Friday, December 18, 2015

{Kids} Gift of Gab #4

Man, these kids are going 100 miles an hour these days. Oh, they make me so tired.

I can't believe that winter hasn't actually started yet. I feel likes it's been ages since they could run around outside!

It's a good thing Nemo and I finally got our unfinished basement cleaned out; we put their bikes down there so they can ride around and around all afternoon burning off some of that energy. It's not as good as the great outdoors,  but it will certainly do in a pinch!

 Here's what they've been saying these days.

CJ was acting wild and crazy in the kitchen, which led to him running headlong into the fridge.


When reading the book "Olivia" by Ian Falconer...
Noni: Why is she wearing a zucchini?
Further investigation revealed that she meant "bikini".

Me: Noni, do you think you can try to poop today?
Noni: No, I don't have to.
Me: But, what about your gummy bears? (her preferred "successful use of the potty" treat)
Noni: Oh, yeah...I fink I'll poop den.


One again acting wild and crazy, CJ crashed into his bed.
CJ: I bumped my brain!
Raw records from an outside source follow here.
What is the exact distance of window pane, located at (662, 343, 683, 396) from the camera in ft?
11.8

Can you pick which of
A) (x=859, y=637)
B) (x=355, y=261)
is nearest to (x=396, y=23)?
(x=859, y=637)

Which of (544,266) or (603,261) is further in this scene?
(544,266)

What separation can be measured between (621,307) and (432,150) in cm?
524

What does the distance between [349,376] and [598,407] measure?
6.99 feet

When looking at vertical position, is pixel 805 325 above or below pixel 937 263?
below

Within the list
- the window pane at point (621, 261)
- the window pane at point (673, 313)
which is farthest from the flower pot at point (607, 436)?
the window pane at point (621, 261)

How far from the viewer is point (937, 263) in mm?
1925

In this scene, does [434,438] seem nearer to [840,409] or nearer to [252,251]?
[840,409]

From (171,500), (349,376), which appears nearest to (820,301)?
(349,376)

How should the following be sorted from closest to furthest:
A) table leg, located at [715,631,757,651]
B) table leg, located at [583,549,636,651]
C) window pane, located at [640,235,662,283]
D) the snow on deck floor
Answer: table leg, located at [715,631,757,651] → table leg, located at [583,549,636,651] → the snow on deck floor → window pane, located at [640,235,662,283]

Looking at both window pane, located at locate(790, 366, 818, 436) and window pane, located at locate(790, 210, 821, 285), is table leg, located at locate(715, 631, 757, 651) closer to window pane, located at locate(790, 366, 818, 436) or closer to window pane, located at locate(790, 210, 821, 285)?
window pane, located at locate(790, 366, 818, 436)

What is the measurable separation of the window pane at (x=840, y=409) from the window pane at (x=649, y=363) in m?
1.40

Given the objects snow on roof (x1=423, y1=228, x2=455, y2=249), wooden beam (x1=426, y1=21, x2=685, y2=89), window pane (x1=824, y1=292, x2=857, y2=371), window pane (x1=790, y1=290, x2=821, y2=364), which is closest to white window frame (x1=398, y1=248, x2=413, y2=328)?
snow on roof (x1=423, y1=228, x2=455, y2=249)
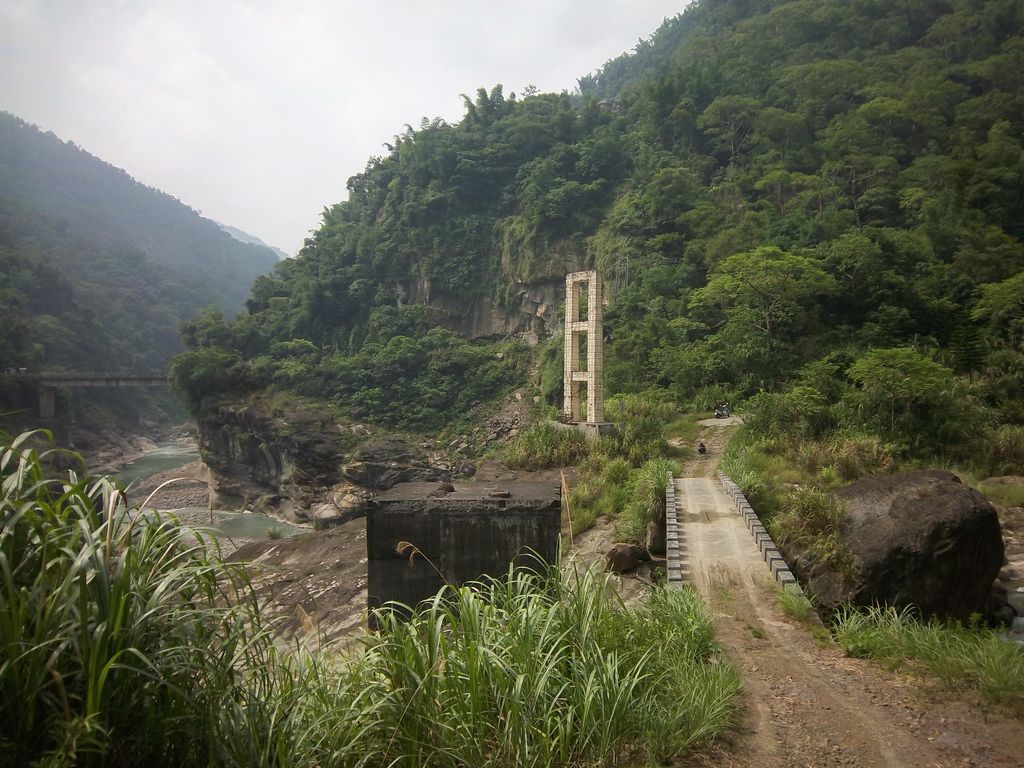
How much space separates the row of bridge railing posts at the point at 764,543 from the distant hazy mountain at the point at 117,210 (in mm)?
71080

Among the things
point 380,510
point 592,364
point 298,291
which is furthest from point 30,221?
point 380,510

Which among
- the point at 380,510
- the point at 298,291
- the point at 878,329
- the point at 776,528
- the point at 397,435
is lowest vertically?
the point at 397,435

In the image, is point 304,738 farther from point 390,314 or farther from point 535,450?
point 390,314

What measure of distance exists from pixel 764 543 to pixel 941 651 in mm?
2690

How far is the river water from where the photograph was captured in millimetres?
26016

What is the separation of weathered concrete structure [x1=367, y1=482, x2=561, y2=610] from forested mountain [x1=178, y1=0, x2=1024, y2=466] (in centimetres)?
928

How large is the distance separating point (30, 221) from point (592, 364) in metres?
65.5

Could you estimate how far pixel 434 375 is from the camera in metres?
33.7

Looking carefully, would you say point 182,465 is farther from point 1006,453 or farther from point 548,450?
point 1006,453

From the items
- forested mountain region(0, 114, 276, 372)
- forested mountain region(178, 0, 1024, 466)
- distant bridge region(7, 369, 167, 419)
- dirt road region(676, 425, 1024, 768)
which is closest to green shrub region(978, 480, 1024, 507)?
forested mountain region(178, 0, 1024, 466)

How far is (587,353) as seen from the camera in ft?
58.3

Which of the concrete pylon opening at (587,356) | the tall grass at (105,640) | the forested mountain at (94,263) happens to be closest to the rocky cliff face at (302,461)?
the concrete pylon opening at (587,356)

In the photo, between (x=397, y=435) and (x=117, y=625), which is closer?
(x=117, y=625)

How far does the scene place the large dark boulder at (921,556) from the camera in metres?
5.40
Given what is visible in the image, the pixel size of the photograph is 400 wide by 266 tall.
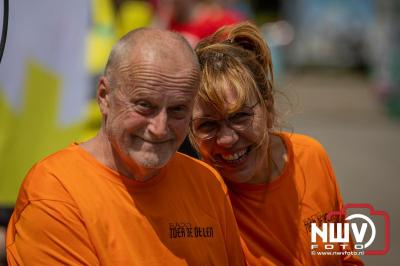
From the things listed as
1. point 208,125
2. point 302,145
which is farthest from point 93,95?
point 208,125

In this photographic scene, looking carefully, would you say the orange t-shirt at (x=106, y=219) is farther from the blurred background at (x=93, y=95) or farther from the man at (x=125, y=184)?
the blurred background at (x=93, y=95)

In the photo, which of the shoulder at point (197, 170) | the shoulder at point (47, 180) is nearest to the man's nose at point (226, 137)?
the shoulder at point (197, 170)

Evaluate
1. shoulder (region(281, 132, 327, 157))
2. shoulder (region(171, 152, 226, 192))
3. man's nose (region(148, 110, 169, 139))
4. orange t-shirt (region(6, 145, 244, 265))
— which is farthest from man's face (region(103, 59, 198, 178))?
shoulder (region(281, 132, 327, 157))

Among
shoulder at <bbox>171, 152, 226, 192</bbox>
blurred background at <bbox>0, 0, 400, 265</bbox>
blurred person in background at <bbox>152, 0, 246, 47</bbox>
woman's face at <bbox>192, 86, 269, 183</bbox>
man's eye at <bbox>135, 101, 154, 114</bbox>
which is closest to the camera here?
man's eye at <bbox>135, 101, 154, 114</bbox>

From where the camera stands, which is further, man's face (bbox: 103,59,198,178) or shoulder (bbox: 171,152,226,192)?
shoulder (bbox: 171,152,226,192)

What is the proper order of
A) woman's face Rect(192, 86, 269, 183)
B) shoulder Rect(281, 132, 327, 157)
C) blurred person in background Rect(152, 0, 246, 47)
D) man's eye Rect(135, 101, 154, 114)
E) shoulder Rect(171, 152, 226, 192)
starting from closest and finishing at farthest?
1. man's eye Rect(135, 101, 154, 114)
2. shoulder Rect(171, 152, 226, 192)
3. woman's face Rect(192, 86, 269, 183)
4. shoulder Rect(281, 132, 327, 157)
5. blurred person in background Rect(152, 0, 246, 47)

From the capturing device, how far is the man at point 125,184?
238cm

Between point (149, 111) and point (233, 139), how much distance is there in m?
0.59

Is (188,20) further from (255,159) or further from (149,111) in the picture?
(149,111)

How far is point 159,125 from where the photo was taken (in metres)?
2.47

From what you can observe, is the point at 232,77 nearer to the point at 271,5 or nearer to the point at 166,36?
the point at 166,36

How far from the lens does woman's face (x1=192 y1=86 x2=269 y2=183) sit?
2982 millimetres

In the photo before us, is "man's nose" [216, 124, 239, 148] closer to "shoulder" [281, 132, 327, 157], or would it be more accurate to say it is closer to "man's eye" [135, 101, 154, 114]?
"shoulder" [281, 132, 327, 157]

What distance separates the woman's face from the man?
0.41 m
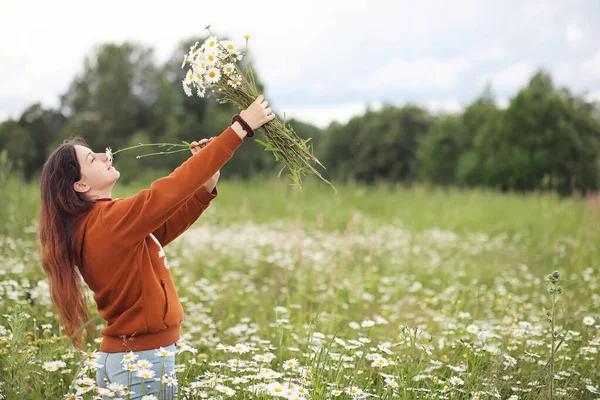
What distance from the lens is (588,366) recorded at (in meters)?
3.22

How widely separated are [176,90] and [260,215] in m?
21.0

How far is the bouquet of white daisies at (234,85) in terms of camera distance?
8.34 ft

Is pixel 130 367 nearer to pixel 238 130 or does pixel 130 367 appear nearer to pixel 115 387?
pixel 115 387

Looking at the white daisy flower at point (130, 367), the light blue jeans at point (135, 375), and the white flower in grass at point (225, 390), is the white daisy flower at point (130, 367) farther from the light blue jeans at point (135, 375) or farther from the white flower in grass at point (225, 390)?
the white flower in grass at point (225, 390)

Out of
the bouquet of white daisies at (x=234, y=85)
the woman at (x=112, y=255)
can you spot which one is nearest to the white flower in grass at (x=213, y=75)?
the bouquet of white daisies at (x=234, y=85)

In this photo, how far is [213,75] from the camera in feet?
8.37

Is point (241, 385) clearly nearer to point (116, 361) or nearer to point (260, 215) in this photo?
point (116, 361)

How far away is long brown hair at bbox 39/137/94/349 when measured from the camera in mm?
2363

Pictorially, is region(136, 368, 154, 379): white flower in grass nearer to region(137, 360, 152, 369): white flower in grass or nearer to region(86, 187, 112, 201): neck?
region(137, 360, 152, 369): white flower in grass

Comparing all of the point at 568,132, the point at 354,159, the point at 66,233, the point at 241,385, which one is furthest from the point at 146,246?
the point at 354,159

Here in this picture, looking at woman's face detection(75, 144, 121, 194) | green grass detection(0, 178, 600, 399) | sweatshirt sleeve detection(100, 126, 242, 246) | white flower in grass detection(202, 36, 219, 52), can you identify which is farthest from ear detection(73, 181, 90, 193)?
white flower in grass detection(202, 36, 219, 52)

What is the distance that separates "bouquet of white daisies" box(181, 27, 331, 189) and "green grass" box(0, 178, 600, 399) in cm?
74

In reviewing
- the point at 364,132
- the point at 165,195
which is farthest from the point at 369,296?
the point at 364,132

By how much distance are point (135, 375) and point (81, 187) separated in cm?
84
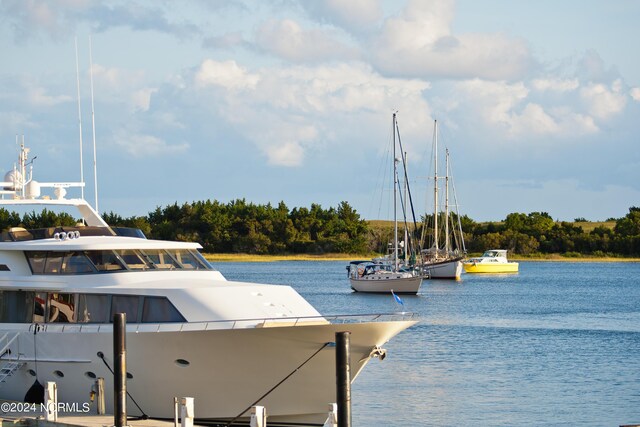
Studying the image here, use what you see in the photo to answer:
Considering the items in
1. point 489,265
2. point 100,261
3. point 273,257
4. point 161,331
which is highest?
point 273,257

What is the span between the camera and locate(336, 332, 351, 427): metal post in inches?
690

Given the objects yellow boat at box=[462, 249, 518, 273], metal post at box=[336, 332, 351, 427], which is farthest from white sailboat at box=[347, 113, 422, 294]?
metal post at box=[336, 332, 351, 427]

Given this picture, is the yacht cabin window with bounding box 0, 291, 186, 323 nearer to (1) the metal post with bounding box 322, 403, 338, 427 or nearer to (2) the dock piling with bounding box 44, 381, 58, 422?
(2) the dock piling with bounding box 44, 381, 58, 422

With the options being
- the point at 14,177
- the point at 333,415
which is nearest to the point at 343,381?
the point at 333,415

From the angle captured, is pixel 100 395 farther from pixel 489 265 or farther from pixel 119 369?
pixel 489 265

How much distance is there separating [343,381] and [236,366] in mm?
4424

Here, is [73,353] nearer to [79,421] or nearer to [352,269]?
[79,421]

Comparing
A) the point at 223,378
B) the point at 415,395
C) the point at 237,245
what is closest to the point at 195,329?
the point at 223,378

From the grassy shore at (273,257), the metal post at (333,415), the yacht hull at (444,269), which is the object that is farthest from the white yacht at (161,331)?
the grassy shore at (273,257)

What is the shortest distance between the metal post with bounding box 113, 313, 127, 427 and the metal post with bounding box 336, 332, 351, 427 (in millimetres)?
4404

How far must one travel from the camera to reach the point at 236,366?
2161cm

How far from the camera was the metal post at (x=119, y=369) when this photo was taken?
2005cm

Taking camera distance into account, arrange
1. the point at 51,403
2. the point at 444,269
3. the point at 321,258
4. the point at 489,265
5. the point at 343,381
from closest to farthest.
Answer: the point at 343,381 → the point at 51,403 → the point at 444,269 → the point at 489,265 → the point at 321,258

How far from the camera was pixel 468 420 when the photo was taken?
2781 centimetres
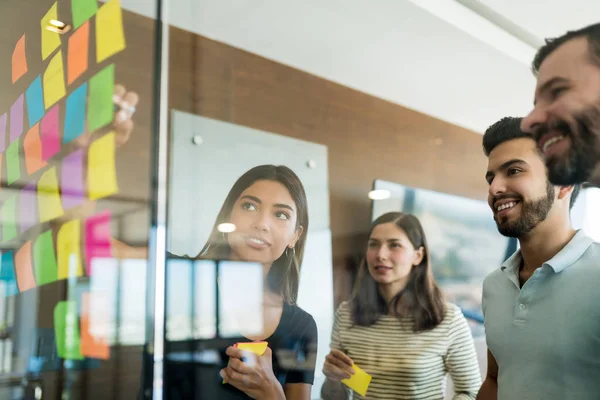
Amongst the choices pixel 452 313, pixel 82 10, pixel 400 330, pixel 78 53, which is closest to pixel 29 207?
pixel 78 53

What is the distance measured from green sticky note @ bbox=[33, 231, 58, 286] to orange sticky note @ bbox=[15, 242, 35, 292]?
5cm

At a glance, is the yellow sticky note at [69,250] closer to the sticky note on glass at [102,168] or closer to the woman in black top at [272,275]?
the sticky note on glass at [102,168]

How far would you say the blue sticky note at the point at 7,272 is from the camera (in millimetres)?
2330

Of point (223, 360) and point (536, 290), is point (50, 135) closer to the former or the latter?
point (223, 360)

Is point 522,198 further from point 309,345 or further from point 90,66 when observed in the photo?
point 90,66

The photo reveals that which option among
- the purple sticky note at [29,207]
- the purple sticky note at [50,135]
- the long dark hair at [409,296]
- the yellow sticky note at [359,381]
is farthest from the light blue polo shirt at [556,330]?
the purple sticky note at [29,207]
I need to say sorry to my brain! SORRY, BRAIN!

While getting our flu shots, CJ was second in line after Noni. After seeing her cry...
CJ: Uhh I don't want my flu shot. Ender can take my turn.
So gallant.


While eating his "I got a flu shot" sucker...
CJ: This flavor is called "Purple Grape". I can say that in Spanish. It's morado grape-o.


While dropping off some donations at St. Vinny's...
Me: Ok, I'm just going to give this guy the stuff that's in the back seat.
CJ (wide-eyed in panic): But...but...I'M in the back seat!

CJ: My fingernails are 83-almost 84 years old. They are from Mississippi.
Me: ???


I gasped in mock astonishment at something Nemo said at dinner and Noni looked around, genuinely confused...
Noni: What I dood, mommy?


Every time she sees me pour pancake batter onto the griddle...
Noni: Wook! Dey gwowin', just wike us!


Coming home after a lonnnng morning on the go...
Noni: We can watch a movie?
Me: No, it's almost time for lunch.
Noni: Mommy! Stop dat! You stwessin' me out!
Gosh, I wonder where she picked that up.


CJ: I need to eat my jelly beans quickly so the bible of Jesus doesn't get them.
Me: ???

Noni entertaining me with her ever-expanding imagination...
Noni: There's a bad guy in here and he's coming soooo-ooon!
Me: Oh yeah, what's he look like?
Me: Oh my, that's very scary. (It actually kind of is...when did she get all creepy?)
Noni: He not a scary, he just a little guy. We'll pway for him.

A growing boy raiding the pantry for yet another snack...
CJ: Mom, baby oranges are called Cuties. You're MY cutie, mom--but you're not an orange.


Me (to Nemo): I talked to Niki today.
CJ: Hey mommy, did Aunt Niki lose her rubber duckie?
Me: ??? that something you remember from when we visited her last year?
CJ: I don't know.
Nemo: Does Aunt Niki have a rubber duckie?
CJ: I don't know!
Nemo: Did (her son) Gabriel have a rubber duckie?
CJ : I don't know! Stop talking about rubber duckies!!!